As soon as the singing teacher heard that Mariposa had a voice he had espied in her the object of his search and begged her to sing for him. But she had refused. She had not sung a note since her mother’s death. The series of unforeseen and disastrous developments that had followed the opening scene of the drama in which she found herself the central figure had robbed her of all desire to use the gift which was her one source of fortune. Sometimes, alone in her room, her fingers running over the keys of the piano, she wondered dreamily what it would be like once again to hear the full, vibrating sounds booming out from her chest. Now and then she had tried a note or two or an old familiar strain, then had stopped, repelled and disenchanted. Her voice sounded coarse and strange. And while it quivered on the air there came a rush of exquisitely painful memories.
But one afternoon, a few days after her encounter with Essex, she had come in early to find the lower hall full of the sound of a high, crystal clear soprano, which was pouring from the teacher’s room. She listened interested, held in a spell of envious attention. It was evidently a girl of whom Pierpont had spoken to her, who possessed the one voice of promise he had yet found, and who was studying for the stage. Leaning over the stair-rail, Mariposa felt, with a tingling at her heart, that this singing had a finish and poise hers entirely lacked, and yet the voice was thin, colorless and fragile compared with her own. With all its flawless ease and fluency it had not the same splendor of tone, the same passionate thrill.
She went slowly upstairs, pursued by the beautiful sounds, bending over the railing to catch them more fully, with, for the first time since her mother’s death, the desire to emulate, to be up and doing, to hear once more the rich notes swelling from her throat.
“Some day I’ll sing for him,” she said to herself, with her head up and her eyes bright, “and he’ll see that none of them has a voice like mine.”
The stir of enthusiasm was still on her when she shut the door of her own room. It was hard to settle to anything with this sudden welling up of old ambitions disturbing the apathy following on grief. She was standing, looking down on the garden—a prospect which had long lost its forlornness to her accustomed eyes—when a knock at the door fell gratefully on her ears. Even the society of Mrs. Garcia, with her head tied up in the white duster, had its advantages now and then.
But it was not Mrs. Garcia, but Mrs. Willers whom the opening door revealed. Mariposa’s welcome was warmed not only by the desire for companionship but by genuine affection. She had come to regard Mrs. Willers as her best friend.

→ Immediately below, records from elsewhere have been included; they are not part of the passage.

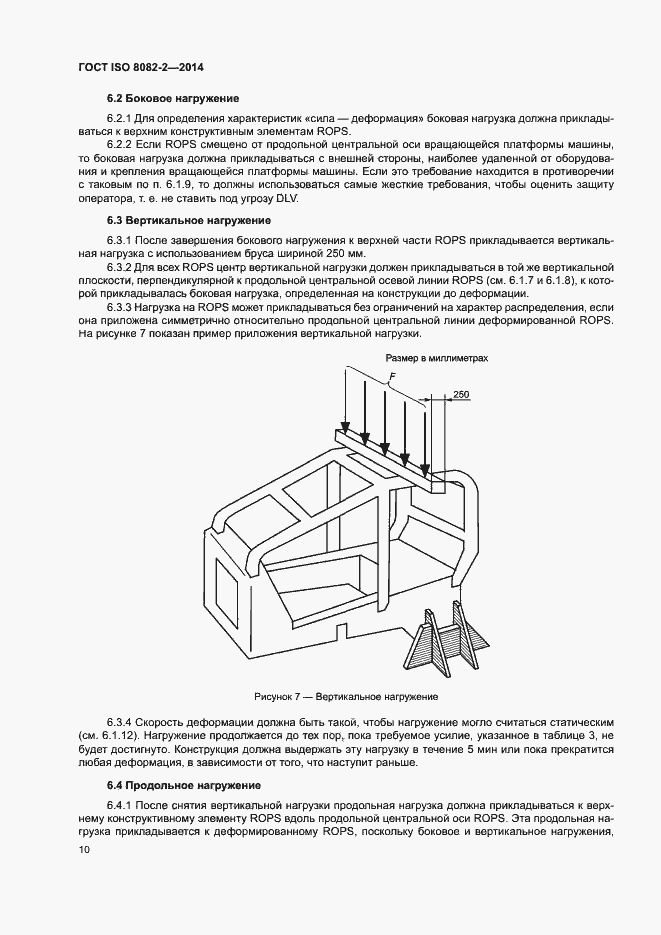 ГОСТ ISO 8082-2—2014

6.2 Боковое нагружение

6.2.1 Для определения характеристик «сила — деформация» боковая нагрузка должна прикладываться к верхним конструктивным элементам ROPS.

6.2.2 Если ROPS смещено от продольной центральной оси вращающейся платформы машины, то боковая нагрузка должна прикладываться с внешней стороны, наиболее удаленной от оборудования и крепления вращающейся платформы машины. Если это требование находится в противоречии с таковым по п. 6.1.9, то должны использоваться самые жесткие требования, чтобы оценить защиту оператора, т. е. не ставить под угрозу DLV.

6.3 Вертикальное нагружение

6.3.1 После завершения бокового нагружения к верхней части ROPS прикладывается вертикальная нагрузка с использованием бруса шириной 250 мм.

6.3.2 Для всех ROPS центр вертикальной нагрузки должен прикладываться в той же вертикальной плоскости, перпендикулярной к продольной центральной осевой линии ROPS (см. 6.1.7 и 6.1.8), к которой прикладывалась боковая нагрузка, определенная на конструкции до деформации.

6.3.3 Нагрузка на ROPS может прикладываться без ограничений на характер распределения, если она приложена симметрично относительно продольной центральной линии деформированной ROPS. На рисунке 7 показан пример приложения вертикальной нагрузки.

Размер в миллиметрах

F

250

Рисунок 7 — Вертикальное нагружение

6.3.4 Скорость деформации должна быть такой, чтобы нагружение могло считаться статическим (см. 6.1.12). Нагружение продолжается до тех пор, пока требуемое усилие, указанное в таблице 3, не будет достигнуто. Конструкция должна выдержать эту нагрузку в течение 5 мин или пока прекратится любая деформация, в зависимости от того, что наступит раньше.

6.4 Продольное нагружение

6.4.1 После снятия вертикальной нагрузки продольная нагрузка должна прикладываться к верхнему конструктивному элементу ROPS вдоль продольной центральной оси ROPS. Эта продольная нагрузка прикладывается к деформированному ROPS, поскольку боковое и вертикальное нагружения,

10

They did not see each other as often as formerly, for the newspaper woman found all her time occupied by her new work. To-day being Monday, she had managed to get off for the afternoon, as it was in the Sunday edition that the Woman’s Page attained its most imposing proportions. Monday was a day off. But Mrs. Willers did not always avail herself of it. She was having the first real chance of her life and was working harder than she had ever done before. Her bank account was mounting weekly. On the occasions when she had time to consult the little book she saw through the line of figures Edna going to a fine school in New York, and then, perhaps, a still finer one abroad, and back of that again—dimly, as became a blissful vision—Edna grown a woman, accomplished, graceful, beautiful, a glorified figure in a haze of wealth and success.
She had no war-paint on to-day, but was in her working clothes, dark and serviceable, showing lapses between skirt and waist-band, and tag ends of tape appearing in unexpected places. She had dressed in such a hurry that morning that only three buttons of each boot were fastened, though the evening before Edna had seen to it that they were all on. She had come up the hill on what she would have called “a dead run,” and was still fetching her breath with gasps.
Sitting opposite Mariposa, in the bright light of the window, she let her eyes dwell fondly on the girl’s face.
“Well, young woman, do you know I’ve come up here on the full jump to lecture you?”